The stewardship of our country is a ministry, and this ministry requires prayer and proclamation and actions that demonstrate such rooted life.  It requires prayer as expression of caring love of a country that has in its principles an offer of dignified freedom that can promote life.  Yet, the promise of freedom in this land is not available to everyone; and this is where the service aspect of freedom enters in.  In this regard, the service that is required to have freedom is called “justice”.  And “justice” is about “reuniting” that which has been broken or denied.

In his book of essays, entitled, Truth and Hope,  Walter Brueggemann (one of the most helpful biblical scholars of our time) recognizes the essential place of the Law’s Summary of loving God with all that we are and loving neighbor as ourselves, but then turns this biblical admonition around to reveal a deeper richness.  He says that praying for neighbor is how we love neighbor and doing justice is how we love God.

If the goal of our prayer is to “live more nearly as we pray” and if loving God is a matter of being agents of “reunion”, then our resulting service (to neighbor and to God both in prayer lived and in reunion offered) – our service will make us all free.  And this is the work of a ministry – a ministry that stewards the life of this nation because we are people of God, and this ministry is a matter of first things first.

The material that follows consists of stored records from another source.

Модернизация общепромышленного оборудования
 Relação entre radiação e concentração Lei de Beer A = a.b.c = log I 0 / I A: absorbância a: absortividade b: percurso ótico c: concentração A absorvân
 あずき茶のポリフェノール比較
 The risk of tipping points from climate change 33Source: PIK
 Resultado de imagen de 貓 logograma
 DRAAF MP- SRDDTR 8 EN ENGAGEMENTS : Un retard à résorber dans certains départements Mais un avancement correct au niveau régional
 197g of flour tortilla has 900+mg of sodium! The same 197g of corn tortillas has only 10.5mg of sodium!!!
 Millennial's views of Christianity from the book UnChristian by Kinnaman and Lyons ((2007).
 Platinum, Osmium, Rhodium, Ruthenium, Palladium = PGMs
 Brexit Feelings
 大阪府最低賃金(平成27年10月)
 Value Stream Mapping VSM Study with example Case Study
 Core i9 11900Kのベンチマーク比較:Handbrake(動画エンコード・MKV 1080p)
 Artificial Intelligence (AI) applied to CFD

   You may be a preacher with your spiritual pride
You may be a city councilman taking bribes
on the side
You may be workin’ in a barbershop,

    you may know how to cut hair
You may be somebody’s mistress,

            may be somebody’s heir

   But you’re gonna have to serve somebody, yes
You’re gonna have to serve somebody
Well, it may be the devil or it may be the Lord
But you’re gonna have to serve somebody

 O God, the author of peace and lover of concord, to know you is eternal life and to serve you is perfect freedom… 

 Assist us, Holy One, in this nation to honor the gift of freedom you have granted and grant us the will and the strength to make this liberating gift more complete.  Amen.